■ Objective
State how many of the lines below contain the string "instances", treating uppercase and lowercase as different. Reply with the number alone.

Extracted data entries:
* * *

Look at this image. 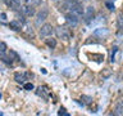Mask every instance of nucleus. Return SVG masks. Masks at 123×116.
Listing matches in <instances>:
<instances>
[{"label": "nucleus", "mask_w": 123, "mask_h": 116, "mask_svg": "<svg viewBox=\"0 0 123 116\" xmlns=\"http://www.w3.org/2000/svg\"><path fill=\"white\" fill-rule=\"evenodd\" d=\"M65 21H67V23L69 26L76 27L77 25H78V22H80V18L76 17V15L72 14V13H67V15H65Z\"/></svg>", "instance_id": "423d86ee"}, {"label": "nucleus", "mask_w": 123, "mask_h": 116, "mask_svg": "<svg viewBox=\"0 0 123 116\" xmlns=\"http://www.w3.org/2000/svg\"><path fill=\"white\" fill-rule=\"evenodd\" d=\"M23 87H25L26 90H32V89H33V84L32 83H26Z\"/></svg>", "instance_id": "aec40b11"}, {"label": "nucleus", "mask_w": 123, "mask_h": 116, "mask_svg": "<svg viewBox=\"0 0 123 116\" xmlns=\"http://www.w3.org/2000/svg\"><path fill=\"white\" fill-rule=\"evenodd\" d=\"M81 99H82L83 103H86V104H90L92 102V98H91V97H88V95H82V97H81Z\"/></svg>", "instance_id": "6ab92c4d"}, {"label": "nucleus", "mask_w": 123, "mask_h": 116, "mask_svg": "<svg viewBox=\"0 0 123 116\" xmlns=\"http://www.w3.org/2000/svg\"><path fill=\"white\" fill-rule=\"evenodd\" d=\"M1 19H6V15H5V13H1Z\"/></svg>", "instance_id": "b1692460"}, {"label": "nucleus", "mask_w": 123, "mask_h": 116, "mask_svg": "<svg viewBox=\"0 0 123 116\" xmlns=\"http://www.w3.org/2000/svg\"><path fill=\"white\" fill-rule=\"evenodd\" d=\"M22 25H23V23L19 21V19H14V21H10L9 27L13 31H21L22 30Z\"/></svg>", "instance_id": "9d476101"}, {"label": "nucleus", "mask_w": 123, "mask_h": 116, "mask_svg": "<svg viewBox=\"0 0 123 116\" xmlns=\"http://www.w3.org/2000/svg\"><path fill=\"white\" fill-rule=\"evenodd\" d=\"M8 7L13 8V9H18L22 7V0H4Z\"/></svg>", "instance_id": "1a4fd4ad"}, {"label": "nucleus", "mask_w": 123, "mask_h": 116, "mask_svg": "<svg viewBox=\"0 0 123 116\" xmlns=\"http://www.w3.org/2000/svg\"><path fill=\"white\" fill-rule=\"evenodd\" d=\"M30 77V73L28 72H15L14 73V80L17 83H21V84H25V81Z\"/></svg>", "instance_id": "0eeeda50"}, {"label": "nucleus", "mask_w": 123, "mask_h": 116, "mask_svg": "<svg viewBox=\"0 0 123 116\" xmlns=\"http://www.w3.org/2000/svg\"><path fill=\"white\" fill-rule=\"evenodd\" d=\"M118 103H119V104H122V106H123V98H122L121 101H119V102H118Z\"/></svg>", "instance_id": "393cba45"}, {"label": "nucleus", "mask_w": 123, "mask_h": 116, "mask_svg": "<svg viewBox=\"0 0 123 116\" xmlns=\"http://www.w3.org/2000/svg\"><path fill=\"white\" fill-rule=\"evenodd\" d=\"M22 8V13L27 15V17H33L35 14H36V10H35L33 5H30V4H27L25 7H21Z\"/></svg>", "instance_id": "6e6552de"}, {"label": "nucleus", "mask_w": 123, "mask_h": 116, "mask_svg": "<svg viewBox=\"0 0 123 116\" xmlns=\"http://www.w3.org/2000/svg\"><path fill=\"white\" fill-rule=\"evenodd\" d=\"M22 31L23 32H26L28 36H31V37H35V34H33V30H32V27H30L27 23H23L22 25Z\"/></svg>", "instance_id": "9b49d317"}, {"label": "nucleus", "mask_w": 123, "mask_h": 116, "mask_svg": "<svg viewBox=\"0 0 123 116\" xmlns=\"http://www.w3.org/2000/svg\"><path fill=\"white\" fill-rule=\"evenodd\" d=\"M55 34L59 39H63L65 41H68L69 39H71V32H69L67 29H64V27H58L55 30Z\"/></svg>", "instance_id": "f03ea898"}, {"label": "nucleus", "mask_w": 123, "mask_h": 116, "mask_svg": "<svg viewBox=\"0 0 123 116\" xmlns=\"http://www.w3.org/2000/svg\"><path fill=\"white\" fill-rule=\"evenodd\" d=\"M113 115H123V106L122 104H117V107H115V110L113 111Z\"/></svg>", "instance_id": "dca6fc26"}, {"label": "nucleus", "mask_w": 123, "mask_h": 116, "mask_svg": "<svg viewBox=\"0 0 123 116\" xmlns=\"http://www.w3.org/2000/svg\"><path fill=\"white\" fill-rule=\"evenodd\" d=\"M115 52H117V46H114V48H113V52H111V62H114V53Z\"/></svg>", "instance_id": "4be33fe9"}, {"label": "nucleus", "mask_w": 123, "mask_h": 116, "mask_svg": "<svg viewBox=\"0 0 123 116\" xmlns=\"http://www.w3.org/2000/svg\"><path fill=\"white\" fill-rule=\"evenodd\" d=\"M46 45H48L49 48L54 49L56 46V40L55 39H46Z\"/></svg>", "instance_id": "2eb2a0df"}, {"label": "nucleus", "mask_w": 123, "mask_h": 116, "mask_svg": "<svg viewBox=\"0 0 123 116\" xmlns=\"http://www.w3.org/2000/svg\"><path fill=\"white\" fill-rule=\"evenodd\" d=\"M109 34V31H108V29H105V27H103V29H96L94 35L95 36H106V35Z\"/></svg>", "instance_id": "f8f14e48"}, {"label": "nucleus", "mask_w": 123, "mask_h": 116, "mask_svg": "<svg viewBox=\"0 0 123 116\" xmlns=\"http://www.w3.org/2000/svg\"><path fill=\"white\" fill-rule=\"evenodd\" d=\"M48 15H49V10L46 9V8L41 9V10L36 14V25H37V26H41V23L45 22V19L48 18Z\"/></svg>", "instance_id": "7ed1b4c3"}, {"label": "nucleus", "mask_w": 123, "mask_h": 116, "mask_svg": "<svg viewBox=\"0 0 123 116\" xmlns=\"http://www.w3.org/2000/svg\"><path fill=\"white\" fill-rule=\"evenodd\" d=\"M83 19L86 22H90L92 18L95 17V8L94 7H91V5H88L85 8V10H83Z\"/></svg>", "instance_id": "20e7f679"}, {"label": "nucleus", "mask_w": 123, "mask_h": 116, "mask_svg": "<svg viewBox=\"0 0 123 116\" xmlns=\"http://www.w3.org/2000/svg\"><path fill=\"white\" fill-rule=\"evenodd\" d=\"M26 3L30 4V5L37 7V5H40V4L42 3V0H26Z\"/></svg>", "instance_id": "f3484780"}, {"label": "nucleus", "mask_w": 123, "mask_h": 116, "mask_svg": "<svg viewBox=\"0 0 123 116\" xmlns=\"http://www.w3.org/2000/svg\"><path fill=\"white\" fill-rule=\"evenodd\" d=\"M76 0H67V1H64L63 4L60 5V12H63V13H71L73 5H74Z\"/></svg>", "instance_id": "39448f33"}, {"label": "nucleus", "mask_w": 123, "mask_h": 116, "mask_svg": "<svg viewBox=\"0 0 123 116\" xmlns=\"http://www.w3.org/2000/svg\"><path fill=\"white\" fill-rule=\"evenodd\" d=\"M111 76V70L110 68H105L101 71V77L103 79H109V77Z\"/></svg>", "instance_id": "4468645a"}, {"label": "nucleus", "mask_w": 123, "mask_h": 116, "mask_svg": "<svg viewBox=\"0 0 123 116\" xmlns=\"http://www.w3.org/2000/svg\"><path fill=\"white\" fill-rule=\"evenodd\" d=\"M118 25H119V29L123 31V13L118 14Z\"/></svg>", "instance_id": "a211bd4d"}, {"label": "nucleus", "mask_w": 123, "mask_h": 116, "mask_svg": "<svg viewBox=\"0 0 123 116\" xmlns=\"http://www.w3.org/2000/svg\"><path fill=\"white\" fill-rule=\"evenodd\" d=\"M5 56H6V44L0 43V59H3Z\"/></svg>", "instance_id": "ddd939ff"}, {"label": "nucleus", "mask_w": 123, "mask_h": 116, "mask_svg": "<svg viewBox=\"0 0 123 116\" xmlns=\"http://www.w3.org/2000/svg\"><path fill=\"white\" fill-rule=\"evenodd\" d=\"M54 1H55V0H54Z\"/></svg>", "instance_id": "a878e982"}, {"label": "nucleus", "mask_w": 123, "mask_h": 116, "mask_svg": "<svg viewBox=\"0 0 123 116\" xmlns=\"http://www.w3.org/2000/svg\"><path fill=\"white\" fill-rule=\"evenodd\" d=\"M53 34H54V27L50 23H44L40 27V36L48 37V36H51Z\"/></svg>", "instance_id": "f257e3e1"}, {"label": "nucleus", "mask_w": 123, "mask_h": 116, "mask_svg": "<svg viewBox=\"0 0 123 116\" xmlns=\"http://www.w3.org/2000/svg\"><path fill=\"white\" fill-rule=\"evenodd\" d=\"M58 114H59V115H64V116H69V114H68V112H65V110H64V108H60Z\"/></svg>", "instance_id": "412c9836"}, {"label": "nucleus", "mask_w": 123, "mask_h": 116, "mask_svg": "<svg viewBox=\"0 0 123 116\" xmlns=\"http://www.w3.org/2000/svg\"><path fill=\"white\" fill-rule=\"evenodd\" d=\"M106 5L109 7V9H110V10H113V9H114V5H111V4H109V3H106Z\"/></svg>", "instance_id": "5701e85b"}]
</instances>
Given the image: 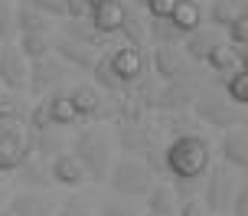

* * *

■ Correct result
3